The legitimate applications are not nothing. Accessibility tools. Post-production audio correction. Language dubbing for content creators who want consistent voice across markets. Archival uses for people who have lost the ability to speak. These are real and the case for them is straightforward enough.
What I keep returning to, though, is the consent architecture. Or rather, the absence of one. The demonstrations I’ve seen don’t require anything from the person whose voice is being cloned beyond the source recording, which can be sourced from publicly available material without anyone’s knowledge. That feels like a significant gap that the ‘legitimate applications’ framing doesn’t fully address.
In publishing, we think carefully about likeness rights, about the difference between quoting someone and putting words in their mouth. Voice cloning collapses that distinction entirely. You can now put any words in anyone’s mouth with a plausible facsimile of their actual voice.
I’m not opposed to the technology categorically.

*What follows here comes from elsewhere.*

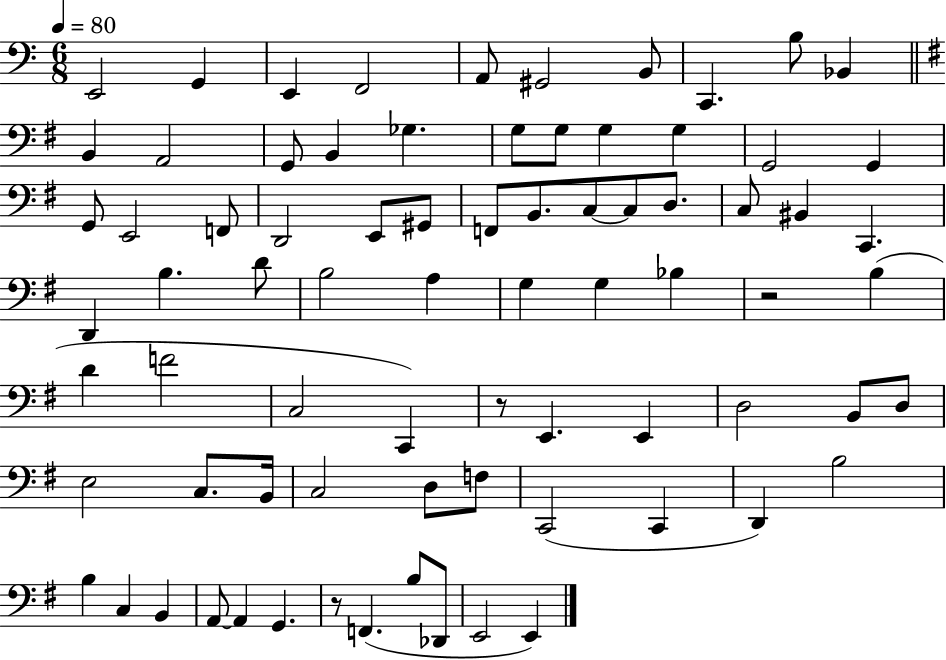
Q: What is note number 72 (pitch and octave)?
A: Db2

I’m opposed to deploying it without a consent framework that actually means something. The current situation seems to be that the technology exists, the use cases are multiplying, and the governance is years behind.
Worth saying that this isn’t a problem the tools themselves can solve. It requires the kind of institutional framework that takes longer to build than anyone in the space seems willing to wait for.

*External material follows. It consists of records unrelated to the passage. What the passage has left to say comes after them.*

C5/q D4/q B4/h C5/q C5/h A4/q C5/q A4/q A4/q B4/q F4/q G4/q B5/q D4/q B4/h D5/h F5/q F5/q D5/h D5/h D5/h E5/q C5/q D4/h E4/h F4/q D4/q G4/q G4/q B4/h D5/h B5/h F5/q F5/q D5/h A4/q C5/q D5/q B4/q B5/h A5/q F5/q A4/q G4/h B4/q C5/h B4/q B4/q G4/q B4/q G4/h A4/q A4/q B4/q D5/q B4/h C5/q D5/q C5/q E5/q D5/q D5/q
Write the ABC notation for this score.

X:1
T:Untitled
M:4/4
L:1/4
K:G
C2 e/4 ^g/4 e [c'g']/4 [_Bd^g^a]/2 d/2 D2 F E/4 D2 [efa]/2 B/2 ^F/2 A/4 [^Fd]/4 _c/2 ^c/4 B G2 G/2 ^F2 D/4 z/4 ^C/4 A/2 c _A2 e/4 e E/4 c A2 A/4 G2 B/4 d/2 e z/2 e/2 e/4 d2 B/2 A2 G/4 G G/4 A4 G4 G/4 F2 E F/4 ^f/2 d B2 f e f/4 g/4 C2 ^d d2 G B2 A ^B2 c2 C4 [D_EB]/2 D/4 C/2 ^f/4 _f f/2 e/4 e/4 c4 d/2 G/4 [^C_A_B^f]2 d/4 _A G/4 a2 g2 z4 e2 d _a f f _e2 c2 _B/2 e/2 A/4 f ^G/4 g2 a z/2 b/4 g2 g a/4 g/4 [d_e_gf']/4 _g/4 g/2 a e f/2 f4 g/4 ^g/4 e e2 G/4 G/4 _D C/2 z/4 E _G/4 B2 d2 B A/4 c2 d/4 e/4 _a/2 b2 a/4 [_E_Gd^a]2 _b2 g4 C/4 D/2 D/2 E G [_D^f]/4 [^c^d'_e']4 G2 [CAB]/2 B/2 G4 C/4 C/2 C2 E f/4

What’s your read on where the consent obligation actually sits here?
In my experience, the companies building these tools are going to keep moving until regulation actually bites. Voluntary consent frameworks work until there’s a competitive advantage in ignoring them, at which point everyone ignores them. This isn’t theoretical. We’ve seen this pattern in data collection, in facial recognition, in social media targeting. Voice is next in the same sequence.
What most teams miss here when they frame this as a ‘consent’ problem is that it’s actually an enforcement problem. Consent without enforceability is just a disclaimer.
The consent question is the right one but it’s genuinely complicated by jurisdiction. In most places, voice isn’t a protected biometric in the same way a fingerprint is. The law hasn’t caught up with what the technology can do, which means consent is currently more of an ethical expectation than a legal requirement in most contexts. That gap is doing a lot of damage.
honestly the 30-second threshold is what gets me. that’s not a lot of material. a podcast guest, a conference talk, a youtube video. most public-facing people have more than 30 seconds of audio out there without ever thinking about what that means. the model for ‘public figure’ and ‘consented to voice replication’ are very different things and we’re treating them like they’re the same
As someone who works in fiction and voice-driven narrative, this keeps me up at night in a different way. The creative applications are genuinely exciting. I can imagine legitimate uses in audiobook production, in interactive fiction, in game writing. But those applications exist on the same technical foundation as the harmful ones. There’s no version of ‘here’s the good voice cloning’ that doesn’t also enable the other kind. That’s the part I don’t think the conversation is being honest about.
From a marketing angle, the brand risk of getting this wrong is severe. We’ve watched other companies get torched for much smaller violations of audience trust. Using voice cloning without explicit consent in any customer-facing context would be a reputational catastrophe. The tech being available doesn’t mean using it is smart.